Hala yaralar sarılamadı, hala ne bu zulümü yaşatan zalimler kamuoyu önünde, gıyaplarında da olsa yargılandı, mahkum edilebildi ne de hayatını , kaybedenler, sakat kalanlar, ülkeyi terk edip zoraki göçe, sürgüne yollananlar rehabilite edildi.
12 Eylül Türkiye’nin en karanlık günlerinin başlangıcıdır. Darbe sürecinde 650 bin kişi gözaltına alındı, 39 ton gazete, dergi, kitap yakıldı, 927 basın ve yayına yasak konuldu, 1 milyon 683 bin kişi fişlendi, 14 bin kişi vatandaşlıktan çıkarıldı, 14 kişi açlık grevlerinde öldü, 171 kişi işkencelerde katledildi. Aralarında Yılmaz Güney gibi dev bir sanatçının, sinema adamının da bulunduğu her yaş ve meslek grubundan ama ağırlıklı olarak Akademisyen 250-300 bin kişiye yakın insan başta, Almanya olmak üzere Avrupa ülkelerine iltica ettiler.
Bir çoğu bu insanların ülke özlemi ile hakka yürüdüler, bu dünyadan gözleri açık göçüp gittiler.
12 Eylül faşist askeri yönetimi uyduruk Türk-İslam sentezi ile kesinlikle ülkeyi 20 yıldır yöneten Siyasal İslamın da yolunu açmıştır.
12 Eylül kara, kirli ve kanlı bir tarihin adıdır. Hemen hemen her muhalif ailede derin izler bırakan bir tarihin acılar, çilelerle dolu bir dönemin adıdır.

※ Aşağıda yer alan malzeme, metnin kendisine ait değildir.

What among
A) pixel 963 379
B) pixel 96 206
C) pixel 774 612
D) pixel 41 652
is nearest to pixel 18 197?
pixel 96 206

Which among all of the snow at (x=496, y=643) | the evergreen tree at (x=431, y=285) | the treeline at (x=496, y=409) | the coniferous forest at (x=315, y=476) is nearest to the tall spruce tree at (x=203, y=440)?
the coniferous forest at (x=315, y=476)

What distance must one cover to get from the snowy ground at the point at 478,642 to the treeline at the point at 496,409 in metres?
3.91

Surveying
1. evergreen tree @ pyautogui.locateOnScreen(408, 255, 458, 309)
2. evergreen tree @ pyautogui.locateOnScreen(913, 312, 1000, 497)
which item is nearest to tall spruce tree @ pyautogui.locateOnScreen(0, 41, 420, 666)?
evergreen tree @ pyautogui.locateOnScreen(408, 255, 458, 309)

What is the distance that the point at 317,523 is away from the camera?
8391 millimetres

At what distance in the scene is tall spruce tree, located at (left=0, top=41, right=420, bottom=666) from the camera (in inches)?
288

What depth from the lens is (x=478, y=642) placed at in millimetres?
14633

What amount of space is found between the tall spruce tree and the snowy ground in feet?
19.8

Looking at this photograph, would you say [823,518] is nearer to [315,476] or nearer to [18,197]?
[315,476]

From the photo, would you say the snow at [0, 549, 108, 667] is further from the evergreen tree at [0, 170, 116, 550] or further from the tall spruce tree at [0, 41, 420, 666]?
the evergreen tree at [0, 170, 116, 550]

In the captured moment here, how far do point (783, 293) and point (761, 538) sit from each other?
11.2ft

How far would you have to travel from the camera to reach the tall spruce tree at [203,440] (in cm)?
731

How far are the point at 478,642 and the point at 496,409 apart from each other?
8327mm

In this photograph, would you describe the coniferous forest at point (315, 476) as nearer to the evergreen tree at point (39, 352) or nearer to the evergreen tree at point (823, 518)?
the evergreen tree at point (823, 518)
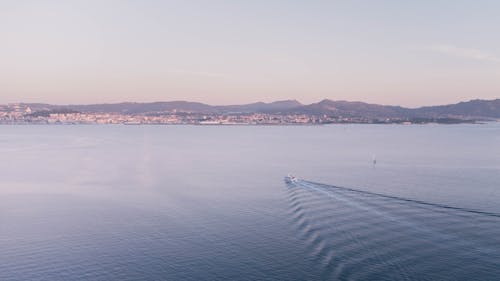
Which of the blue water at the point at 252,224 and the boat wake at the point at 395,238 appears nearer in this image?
the boat wake at the point at 395,238

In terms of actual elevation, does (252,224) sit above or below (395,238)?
below

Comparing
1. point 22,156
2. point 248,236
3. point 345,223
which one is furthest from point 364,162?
point 22,156

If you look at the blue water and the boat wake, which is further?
the blue water

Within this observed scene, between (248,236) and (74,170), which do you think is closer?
(248,236)

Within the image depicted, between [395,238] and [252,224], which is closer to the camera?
[395,238]

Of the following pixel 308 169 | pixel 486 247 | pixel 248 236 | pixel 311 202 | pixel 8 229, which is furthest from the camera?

Çekilen acılar sınırsız biçimde hala tazeliğini korumaktadır.
Bu 12 Eylül darbesi 17 yaşındaki Erdal Eren’i asacak kadar cani, vicdansızdı.
Ülkeyi bunalımlara sürükleyen bu darbe bugün de Türkiye’de siyasete yön vermeye devam ediyor.
Bugünü anlamak için 42 yıl öncesine gitmemiz gerekiyor. 12 Eylül de egemen sınıflar resmen devrimci mücadeleye karşı askerleri ve paramiliter grupları kullanmışlar ve halk çocuklarını katlettirmişlerdir.
12 Eylül Darbesi bir insanlık suçudur!
12 Eylül darbesi solu dışlayan bir Türkiye projesiydi. Krizler üreten vahşi ve çarpık kapitalizm bugün de çok canlar yakmakta, halkları birbirine düşürmekte farklı düşünen, yaşayan, inanan insanları şeytanlaştırmakta, onların hayatlarını cehennem etmektedir.
Şu an Türkiye'deki yönetim 12 Eylül koşullarını aratmamaktadır. Direnen tüm toplum kesimlerine ama özelliklede Sol, Alevi, Kürt toplumuna büyük zulümler yaşatmaktadır. Cemevlerine statü verilmez, AKP kendi Alevisini yaratmak isterken, HDP nin seçilmiş parti yöneticileri, Vekilleri, yerel yöneticlerinin önemli bir bölümü yıllardır haksız yere verilen siyasi kararlarla hapislerde yatmaktadırlar.
Tüm bu olumsuzluklara rağmen Demokrasi hala çok uzakta görünse de Türkiyede’ki halkların bu baskıları kırma, hakettikleri çağdaş, paylaşımcı, barışçıl bir sistemi kurma şansları vardır. Çözüm amasız, fakatsız kişisel çıkar ve hırstan arınmış yöneticilerin önderliğinde verilecek örgütlü ve birlikte, ortak mücadeleden geçmektedir.
Bu dileklerle 12 Eylül Faşist darbesinin kurbanlarını ve mağdurlarını saygıyla anıyorum. Tekrar ediyorum bu darbeci katillerden hala bir hesap sorulamamş olması ülke için büyük bir acı, utanç ve affedilmez hatadır.